Entre os predadores introduzidos que hoje ocorrem na Madeira estão o murganho (Mus musculus), a ratazana-castanha (Rattus norvegicus), a ratazana-preta (Rattus rattus) e o furão (Mustela furo). Mas como é que estes predadores chegaram à região? Para compreender como o território se tornou palco para esta ameaça, é necessário recuar no tempo.

Caçada de coelhos no Poiso, Mamíferos do Arquipélago da Madeira (p. 63), de A. Artur Sarmento, 1986, Diário de Notícias.

Ao contrário do gato, cuja presença está associada à introdução pelo homem no contexto do povoamento e da convivência humana, e dos ratos, cuja chegada à ilha é geralmente atribuída a uma introdução acidental, transportados inadvertidamente nas embarcações, o caso do furão corresponde a uma introdução muito mais intencional, motivada pela sua utilidade na caça.

 

A introdução do furão na Madeira ocorreu durante a Época dos Donatários, entre cerca de 1425 e 1440, integrada na chamada “arte de montear”, trazida pelos nobres como parte das tradições cinegéticas, sobretudo para a caça ao coelho, também introduzido e abundante nas zonas agrícolas. Estes mustelídeos eram utilizados para fazer fugir os coelhos das suas tocas, graças ao seu corpo magro e alongado, que lhes permitia entrar facilmente nos buracos, facilitando assim a captura. Esta prática, frequentemente complementada com o uso de cães, consolidou-se como um elemento importante da atividade cinegética no arquipélago.

 

Na ilha do Porto Santo, era comum o uso da furoeira, uma caixa cilíndrica ou tronco de madeira com tampa e vários orifícios ao longo da superfície, que permitiam ao animal respirar durante o transporte. Esta estrutura incluía uma asa de tecido que permitia ao caçador transportá-la ao ombro.

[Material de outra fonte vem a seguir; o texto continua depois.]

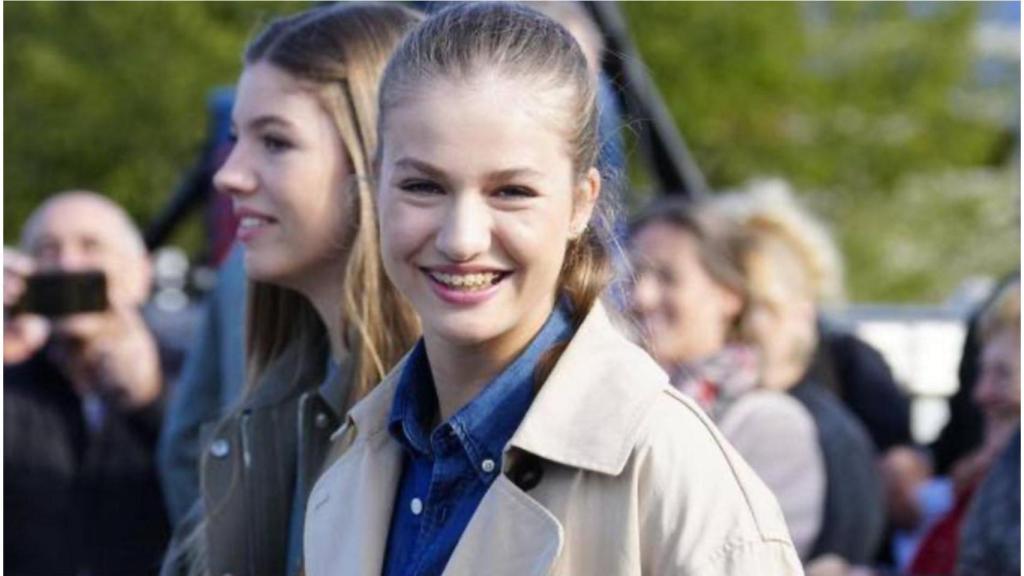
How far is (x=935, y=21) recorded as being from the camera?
25328 mm

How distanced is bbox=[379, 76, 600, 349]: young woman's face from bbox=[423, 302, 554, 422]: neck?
0.05 ft

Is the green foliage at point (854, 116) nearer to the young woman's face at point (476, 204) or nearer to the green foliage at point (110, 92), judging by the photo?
the green foliage at point (110, 92)

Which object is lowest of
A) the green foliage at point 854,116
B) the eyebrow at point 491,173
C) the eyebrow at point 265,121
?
the green foliage at point 854,116

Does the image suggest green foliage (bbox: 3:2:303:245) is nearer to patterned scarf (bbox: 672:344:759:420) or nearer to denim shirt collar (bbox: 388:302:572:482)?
patterned scarf (bbox: 672:344:759:420)

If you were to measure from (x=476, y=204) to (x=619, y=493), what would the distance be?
34 cm

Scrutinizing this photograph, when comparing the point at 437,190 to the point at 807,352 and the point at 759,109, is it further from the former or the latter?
the point at 759,109

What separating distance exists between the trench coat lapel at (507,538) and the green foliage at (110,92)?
51.5 feet

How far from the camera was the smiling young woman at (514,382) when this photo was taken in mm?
2156

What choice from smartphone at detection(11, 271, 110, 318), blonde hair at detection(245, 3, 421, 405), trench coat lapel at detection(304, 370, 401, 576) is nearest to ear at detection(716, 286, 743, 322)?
smartphone at detection(11, 271, 110, 318)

Utensílios De Caça: A Furoeira, Cultura Madeira

Ao longo dos séculos, os furões que escapavam de cativeiro adaptaram-se rapidamente à vida selvagem, sendo descrito como um animal de apetite insaciável e com um comportamento predatório marcado. Este comportamento permitiu-lhes estabeleceram-se em várias regiões da ilha, incluindo áreas protegidas, representando uma ameaça significativa para espécies como a cagarra (Calonectris borealis), predando ovos e crias ou provocando o abandono de ninhos devido ao stress causado pela sua presença.

 

Face ao impacto desta espécie invasora, tem vindo a ser desenvolvido trabalho de campo, desde o início do ano de 2025, no âmbito do projeto BESTLIFE2030 STOP Predators, que visa reduzir o impacto das espécies invasoras nas colónias de cagarra. As ações do projeto incluem monitorização antes, durante e após a época de reprodução destas aves marinhas, recorrendo a equipamentos como câmaras-trap (câmaras de armadilhagem fotográfica) e censos noturnos com o auxílio de um monóculo térmico, com os quais já foi possível registar a presença de furões em áreas de nidificação e evidências de predação de crias de cagarra, revelando impactos diretos no sucesso reprodutor destas aves marinhas, e frisando a necessidade de mitigar esta ameaça.